→ Task prompt:
Please reproduce every row below, swapping "white clock tower" for "white steeple" wherever it appears and leaving everything else unchanged. Leave out the pictures.

→ Data provided:
----------

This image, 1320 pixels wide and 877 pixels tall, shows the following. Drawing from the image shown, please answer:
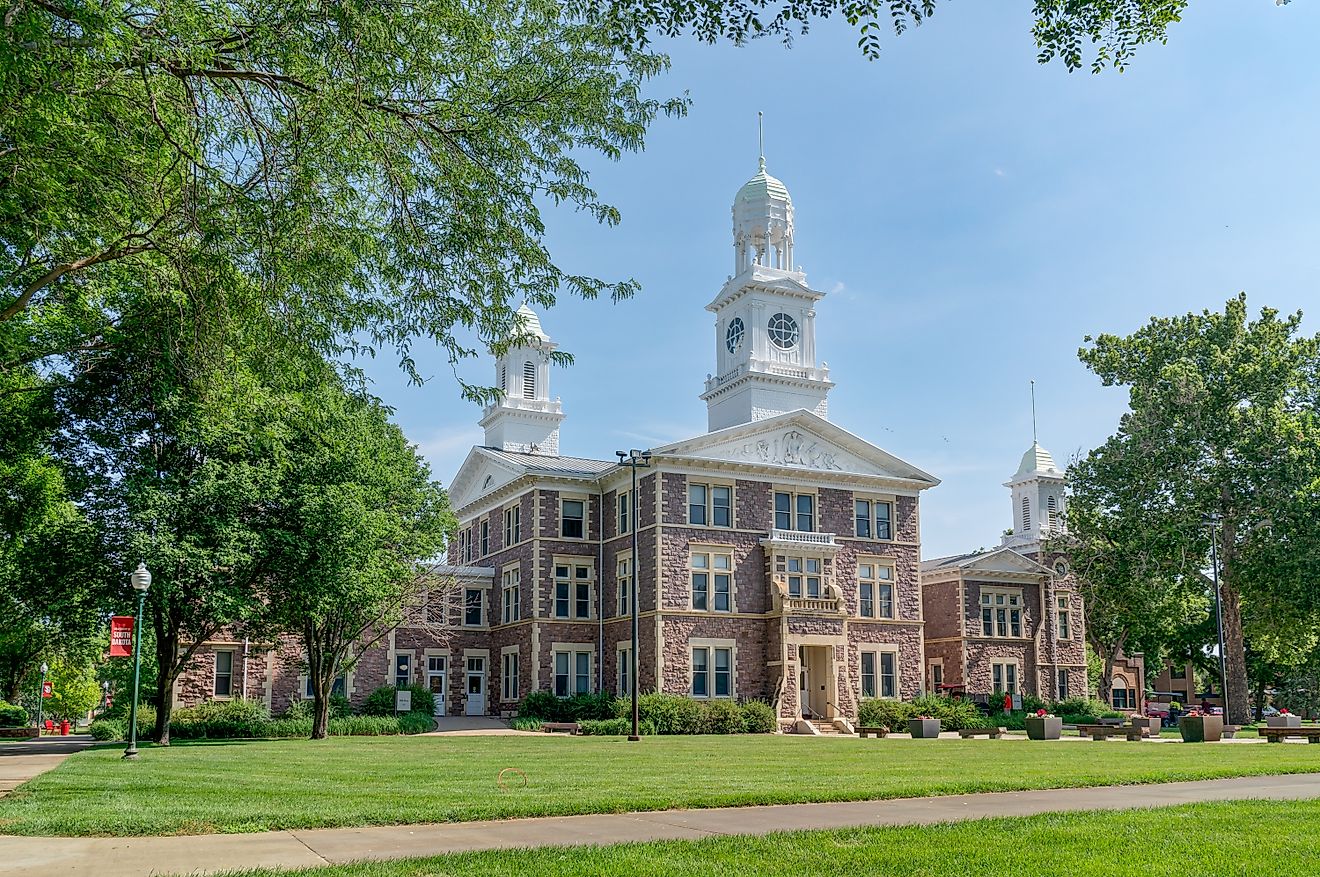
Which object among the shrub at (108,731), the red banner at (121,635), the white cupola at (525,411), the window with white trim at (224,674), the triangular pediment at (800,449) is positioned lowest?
the shrub at (108,731)

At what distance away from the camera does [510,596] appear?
4931 centimetres

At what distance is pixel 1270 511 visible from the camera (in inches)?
1704

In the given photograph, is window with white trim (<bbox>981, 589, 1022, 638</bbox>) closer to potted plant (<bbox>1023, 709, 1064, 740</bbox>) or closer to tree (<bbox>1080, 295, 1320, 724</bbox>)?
tree (<bbox>1080, 295, 1320, 724</bbox>)

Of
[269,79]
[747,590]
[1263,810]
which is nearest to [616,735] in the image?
[747,590]

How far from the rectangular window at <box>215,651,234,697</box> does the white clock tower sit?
22771 mm

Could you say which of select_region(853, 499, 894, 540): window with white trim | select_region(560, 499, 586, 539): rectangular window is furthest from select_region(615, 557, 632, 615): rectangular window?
select_region(853, 499, 894, 540): window with white trim

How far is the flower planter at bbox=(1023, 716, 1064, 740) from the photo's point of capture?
34.5 meters

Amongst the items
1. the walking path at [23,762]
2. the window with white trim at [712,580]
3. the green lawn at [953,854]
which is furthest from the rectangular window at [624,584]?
the green lawn at [953,854]

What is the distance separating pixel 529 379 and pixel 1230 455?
32.7m

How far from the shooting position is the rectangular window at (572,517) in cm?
4750

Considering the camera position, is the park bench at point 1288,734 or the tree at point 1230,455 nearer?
the park bench at point 1288,734

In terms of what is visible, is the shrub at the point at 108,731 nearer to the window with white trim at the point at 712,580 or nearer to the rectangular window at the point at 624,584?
the rectangular window at the point at 624,584

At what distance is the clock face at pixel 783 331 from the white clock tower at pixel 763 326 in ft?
0.15

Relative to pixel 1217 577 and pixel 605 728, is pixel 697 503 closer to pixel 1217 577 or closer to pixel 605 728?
pixel 605 728
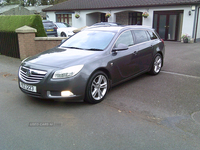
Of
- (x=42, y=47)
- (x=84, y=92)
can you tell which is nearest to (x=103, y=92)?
(x=84, y=92)

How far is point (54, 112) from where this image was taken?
4473 mm

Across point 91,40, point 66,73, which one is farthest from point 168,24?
point 66,73

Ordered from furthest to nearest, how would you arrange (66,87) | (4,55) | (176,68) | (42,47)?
(4,55) < (42,47) < (176,68) < (66,87)

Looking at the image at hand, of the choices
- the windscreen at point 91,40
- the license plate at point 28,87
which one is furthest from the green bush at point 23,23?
the license plate at point 28,87

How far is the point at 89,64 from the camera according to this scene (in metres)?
4.76

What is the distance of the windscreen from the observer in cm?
561

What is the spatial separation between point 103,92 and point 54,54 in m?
1.53

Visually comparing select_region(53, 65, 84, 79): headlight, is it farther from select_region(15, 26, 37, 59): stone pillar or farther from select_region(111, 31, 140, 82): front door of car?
select_region(15, 26, 37, 59): stone pillar

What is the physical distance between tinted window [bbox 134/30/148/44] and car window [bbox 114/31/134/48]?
32cm

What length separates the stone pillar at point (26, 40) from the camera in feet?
31.8

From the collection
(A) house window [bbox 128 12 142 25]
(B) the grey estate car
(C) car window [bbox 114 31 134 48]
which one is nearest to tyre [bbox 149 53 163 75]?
(B) the grey estate car

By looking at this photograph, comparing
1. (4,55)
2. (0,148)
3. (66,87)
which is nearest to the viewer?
(0,148)

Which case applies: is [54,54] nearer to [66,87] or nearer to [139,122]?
[66,87]

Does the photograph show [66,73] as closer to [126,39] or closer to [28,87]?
[28,87]
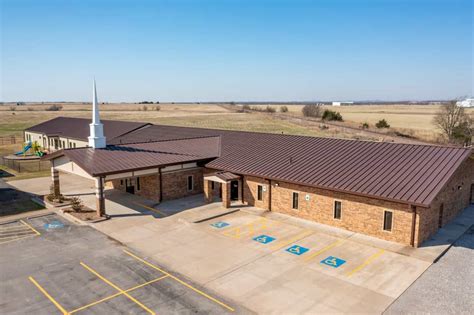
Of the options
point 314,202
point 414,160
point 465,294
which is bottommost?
point 465,294

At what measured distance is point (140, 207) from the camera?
85.0ft

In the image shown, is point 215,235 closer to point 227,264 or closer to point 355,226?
point 227,264

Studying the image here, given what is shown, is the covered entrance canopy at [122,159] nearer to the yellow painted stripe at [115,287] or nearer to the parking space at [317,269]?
the yellow painted stripe at [115,287]

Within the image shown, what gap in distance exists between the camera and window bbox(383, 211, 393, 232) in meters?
19.4

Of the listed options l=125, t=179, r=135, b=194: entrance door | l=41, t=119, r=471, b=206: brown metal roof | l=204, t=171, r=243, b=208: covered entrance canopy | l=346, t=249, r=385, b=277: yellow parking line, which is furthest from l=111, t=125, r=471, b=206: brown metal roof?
l=125, t=179, r=135, b=194: entrance door

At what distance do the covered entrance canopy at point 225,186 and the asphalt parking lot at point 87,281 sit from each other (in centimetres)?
854

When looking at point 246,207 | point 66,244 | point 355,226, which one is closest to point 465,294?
point 355,226

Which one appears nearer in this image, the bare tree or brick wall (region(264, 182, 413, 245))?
brick wall (region(264, 182, 413, 245))

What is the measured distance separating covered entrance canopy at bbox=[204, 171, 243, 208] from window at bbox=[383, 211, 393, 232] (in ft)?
34.5

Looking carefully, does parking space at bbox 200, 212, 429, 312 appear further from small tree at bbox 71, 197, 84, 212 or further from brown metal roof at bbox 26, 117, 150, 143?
brown metal roof at bbox 26, 117, 150, 143

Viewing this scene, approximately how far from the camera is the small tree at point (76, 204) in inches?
972

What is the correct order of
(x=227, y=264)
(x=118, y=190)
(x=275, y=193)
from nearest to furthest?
(x=227, y=264), (x=275, y=193), (x=118, y=190)

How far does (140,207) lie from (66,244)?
23.3 feet

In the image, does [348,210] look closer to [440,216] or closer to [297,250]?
[297,250]
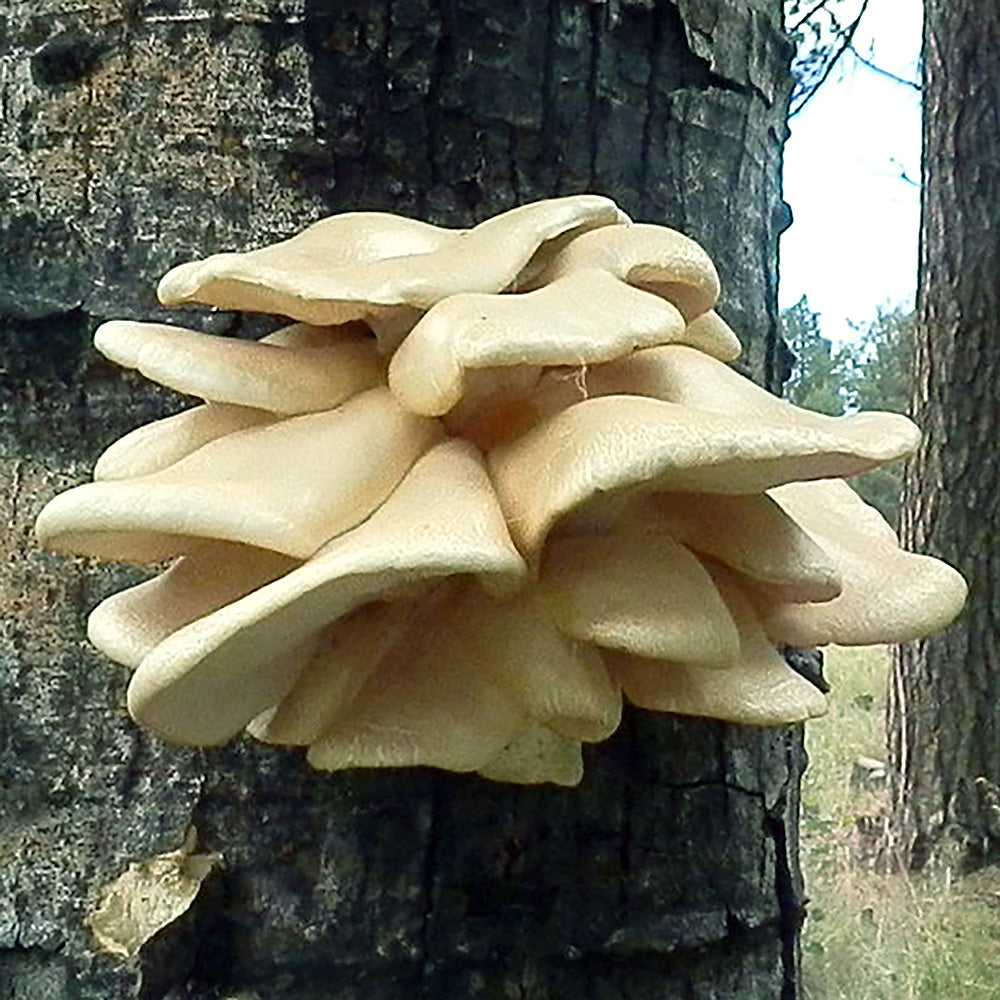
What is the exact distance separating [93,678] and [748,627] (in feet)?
1.30

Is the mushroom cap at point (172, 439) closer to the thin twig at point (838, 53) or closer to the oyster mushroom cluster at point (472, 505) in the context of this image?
the oyster mushroom cluster at point (472, 505)

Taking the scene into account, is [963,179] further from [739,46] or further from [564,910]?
[564,910]

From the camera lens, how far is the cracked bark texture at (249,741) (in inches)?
31.8

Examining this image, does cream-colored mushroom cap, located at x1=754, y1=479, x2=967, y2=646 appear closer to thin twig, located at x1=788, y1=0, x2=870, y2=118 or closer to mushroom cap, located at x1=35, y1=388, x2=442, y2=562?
mushroom cap, located at x1=35, y1=388, x2=442, y2=562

----------

→ Task solution:
This image, 1320 pixels wide and 877 pixels tall, shows the following. Drawing from the image shown, please answer:
Which object among the shrub at (108,731), the red banner at (121,635), the white cupola at (525,411), the window with white trim at (224,674), the triangular pediment at (800,449) is positioned lowest?
the shrub at (108,731)

At what distance away from the camera does [510,596] appear?
4931 centimetres

At what distance is pixel 1270 511 visible from the camera (in inches)?
1704

In the given photograph, is window with white trim (<bbox>981, 589, 1022, 638</bbox>) closer to potted plant (<bbox>1023, 709, 1064, 740</bbox>) or closer to tree (<bbox>1080, 295, 1320, 724</bbox>)?
tree (<bbox>1080, 295, 1320, 724</bbox>)

Of
[269,79]
[747,590]
[1263,810]
which is nearest to [616,735] in the image?
[747,590]

How far from the rectangular window at <box>215,651,234,697</box> does the white steeple sit?
22771 mm

Could you say which of select_region(853, 499, 894, 540): window with white trim | select_region(560, 499, 586, 539): rectangular window is furthest from select_region(615, 557, 632, 615): rectangular window?
select_region(853, 499, 894, 540): window with white trim

How far is the flower planter at bbox=(1023, 716, 1064, 740) from the photo's point of capture?
34.5 meters

Amongst the items
1. the walking path at [23,762]
2. the window with white trim at [712,580]
3. the green lawn at [953,854]
which is furthest from the rectangular window at [624,584]?
the green lawn at [953,854]

What is the distance separating pixel 529 379 and pixel 1230 455?
32.7m

How far from the shooting position is the rectangular window at (572,517) in cm?
4750

Considering the camera position, is the park bench at point 1288,734 or the tree at point 1230,455 nearer?
the park bench at point 1288,734

In terms of what is visible, is the shrub at the point at 108,731 nearer to the window with white trim at the point at 712,580 or nearer to the rectangular window at the point at 624,584?
the rectangular window at the point at 624,584

At what distance is the clock face at pixel 783 331 from the white steeple at pixel 763 326 in ft?
0.15

Relative to pixel 1217 577 and pixel 605 728, is pixel 697 503 closer to pixel 1217 577 or closer to pixel 605 728?
pixel 605 728
Of
- (x=42, y=47)
- (x=84, y=92)
can you tell which is nearest to (x=103, y=92)?
(x=84, y=92)

How far is point (54, 112) from where this image was taken?
4473 mm

Across point 91,40, point 66,73, which one is farthest from point 168,24?
point 66,73

Ordered from furthest to nearest, how would you arrange (66,87) | (4,55) | (176,68) | (42,47)?
(4,55) < (42,47) < (176,68) < (66,87)

Looking at the image at hand, of the choices
- the windscreen at point 91,40
- the license plate at point 28,87
which one is furthest from the green bush at point 23,23?
the license plate at point 28,87

How far is the point at 89,64 from the camera according to this scene (in metres)?
4.76

What is the distance of the windscreen from the observer in cm?
561

What is the spatial separation between point 103,92 and point 54,54 in m?
1.53

Visually comparing select_region(53, 65, 84, 79): headlight, is it farther from select_region(15, 26, 37, 59): stone pillar or farther from select_region(111, 31, 140, 82): front door of car?
select_region(15, 26, 37, 59): stone pillar

What is the physical distance between tinted window [bbox 134/30/148/44] and car window [bbox 114/31/134/48]?
32cm

What length separates the stone pillar at point (26, 40) from the camera in feet?
31.8

From the collection
(A) house window [bbox 128 12 142 25]
(B) the grey estate car
(C) car window [bbox 114 31 134 48]
which one is nearest to tyre [bbox 149 53 163 75]?
(B) the grey estate car

By looking at this photograph, comparing
1. (4,55)
2. (0,148)
3. (66,87)
which is nearest to the viewer?
(0,148)

Which case applies: is [54,54] nearer to [66,87] or nearer to [139,122]?
[66,87]

Does the photograph show [66,73] as closer to [126,39] or closer to [28,87]?
[28,87]
Of the options
point 314,202
point 414,160
point 465,294
which is bottommost?
point 465,294

At what measured distance is point (140, 207) from the camera?
85.0ft

In the image shown, is point 215,235 closer to point 227,264 or closer to point 355,226?
point 227,264

Studying the image here, given what is shown, is the covered entrance canopy at [122,159] nearer to the yellow painted stripe at [115,287] or nearer to the parking space at [317,269]?
the yellow painted stripe at [115,287]

Within the image shown, what gap in distance exists between the camera and window bbox(383, 211, 393, 232) in meters?
19.4

Of the listed options l=125, t=179, r=135, b=194: entrance door | l=41, t=119, r=471, b=206: brown metal roof | l=204, t=171, r=243, b=208: covered entrance canopy | l=346, t=249, r=385, b=277: yellow parking line, which is furthest from l=111, t=125, r=471, b=206: brown metal roof?
l=125, t=179, r=135, b=194: entrance door

At what distance do the covered entrance canopy at point 225,186 and the asphalt parking lot at point 87,281 sit from each other (in centimetres)?
854

When looking at point 246,207 | point 66,244 | point 355,226, which one is closest to point 465,294?
point 355,226

Which one appears nearer in this image, the bare tree or brick wall (region(264, 182, 413, 245))?
brick wall (region(264, 182, 413, 245))

What is the measured distance separating covered entrance canopy at bbox=[204, 171, 243, 208] from window at bbox=[383, 211, 393, 232] (in ft)?
34.5

Looking carefully, does parking space at bbox 200, 212, 429, 312 appear further from small tree at bbox 71, 197, 84, 212 or further from brown metal roof at bbox 26, 117, 150, 143?
brown metal roof at bbox 26, 117, 150, 143

Viewing this scene, approximately how far from the camera is the small tree at point (76, 204) in inches?
972

What is the correct order of
(x=227, y=264)
(x=118, y=190)
(x=275, y=193)
from nearest to furthest?
(x=227, y=264), (x=275, y=193), (x=118, y=190)

How far does (140,207) lie from (66,244)?
23.3 feet

In the image, does [348,210] look closer to [440,216] or closer to [297,250]?
[297,250]
What is the exact distance separating [93,678] and [748,627] (in feet)?
1.30

Is the mushroom cap at point (172, 439) closer to the thin twig at point (838, 53) or closer to the oyster mushroom cluster at point (472, 505) in the context of this image?
the oyster mushroom cluster at point (472, 505)

Taking the scene into account, is [963,179] further from [739,46] or further from [564,910]?
[564,910]

From the camera lens, how far is the cracked bark texture at (249,741) (in inches)?
31.8

Examining this image, does cream-colored mushroom cap, located at x1=754, y1=479, x2=967, y2=646 appear closer to thin twig, located at x1=788, y1=0, x2=870, y2=118 or closer to mushroom cap, located at x1=35, y1=388, x2=442, y2=562?
mushroom cap, located at x1=35, y1=388, x2=442, y2=562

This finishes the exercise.